(Samuel P. Langley was born August 22, 1834 in Roxbury, Massuchusetts, U.S. and died in Febuary 27, 1906, Aiken, South Carolina)


    Samuel P. Langley was a U.S. astronomer, physicist, and aeronautics pioneer who contributed to the knowledge of solar phenomena as related to meteorology and built the first successful heavier-than-air flying machine. After practicing civil engineering and architecture in Chicago and 'St. Louis, Mo., he returned to Boston, received an assistantship at the Harvard Observatory, and later taught mathematics at the U.S. Naval Academy, Annapolis, Md. In 1867 he accepted the directorship of the Allegheny Observatory and became professor of physics and astronomy at the University of Pittsburgh. His chief interest was solar activity and its effect on the weather. In 1878 he invented the bolometer, a radiant-heat detector that is sensitive to differences in temperature of one hundred-thousandth of a degree. This device enabled him to study the solar spectrum (light rays from the Sun) far into its infrared (heat-ray) region and to measure the intensity of solar radiation at various wavelengths. While at Allegheny, Langley made important experiments on the lift and drag of an aircraft moving through the air at a measured speed. Backed by these experiments, he was the first to offer a clear explanation of the way birds soar and glide without appreciable wing movement.

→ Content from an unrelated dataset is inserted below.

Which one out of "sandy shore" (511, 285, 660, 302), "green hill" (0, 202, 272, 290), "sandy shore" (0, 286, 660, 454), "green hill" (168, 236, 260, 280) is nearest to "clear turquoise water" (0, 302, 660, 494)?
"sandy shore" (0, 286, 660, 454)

    In 1896 he became the first man to build a successful unmanned heavier-than-air flying machine. Propelled by a steam engine, the 26-pound (9.7 kilograms) craft flew 4,200 feet (1,280 metres). His first manned aircraft, powered by a five-cylinder air-cooled gasoline engine designed by Langley's assistant Charles M. Manly and piloted by Manly, snagged upon launching from a catapult, and it crashed into the Potomac River for the second and last time on Dec. 8, 1903, just nine days before the successful nights of the Wright brothers near Kitty Hawk, N.C. It had a wingspan of 48 feet and a total weight (with pilot) of 850 pounds. Some authorities believe that if his catapult had not failed, Langley would have been the first to fly a manned heavier-than-air machine.